If a student has had a grant proposal rejected in the past, faculty can serve that student well by revisiting the old proposal. By teaching students that it is “not sufficient to identify an important question that has not been asked before or that has been inadequately answered, or to propose a new perspective on an old problem: one must note why the question has been inadequately answered to date, or why a new perspective is needed” (Gillis, 2009, p. 5). In other words, researchers can alter their words and their rhetoric in hopes of persuading funding institutions.
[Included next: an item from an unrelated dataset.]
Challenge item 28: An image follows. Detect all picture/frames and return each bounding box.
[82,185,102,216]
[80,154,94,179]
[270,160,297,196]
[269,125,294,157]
One concern regarding grant writing is the ties that bind a researcher to a project. The strings are certainly attached in grant-receiving. The ethical researcher should utilize the funds appropriate. Still, apply for funding and doing a particular research project “need not wed the applicant to a particular intellectual frame­work or disciplinary outlook” (Gillis, 2009, p. 4). Researchers can pursue many courses of action. In fact, researchers with such a fearful attitude toward the results of grant receiving may be surprised to see the flexibility in using grant funds. One of the grant proposal’s purposes is for the researcher to demonstrate his or her grasp of the field and confidence in self. This way, grant application readers can also gain confidence that if a research project were to change direction, the researcher would still responsibly use the funds (Gillis, 2009, p. 4).

Concluding Remarks:

The last few paragraphs show how even the values of researching student scientists can be changing. For example, on the one hand, scientists will claim that they are completely nonbiased and nonchanging. But when a new topic or a better way to say something is presented, that same scientist is often willing to use that persuasively. And, that’s okay! Context, persuasion, and being able to express oneself is not only part of science, it’s part of life. I see the words “bias” and “change” are coming to be looked at differently (and not so negatively) in the scientific world.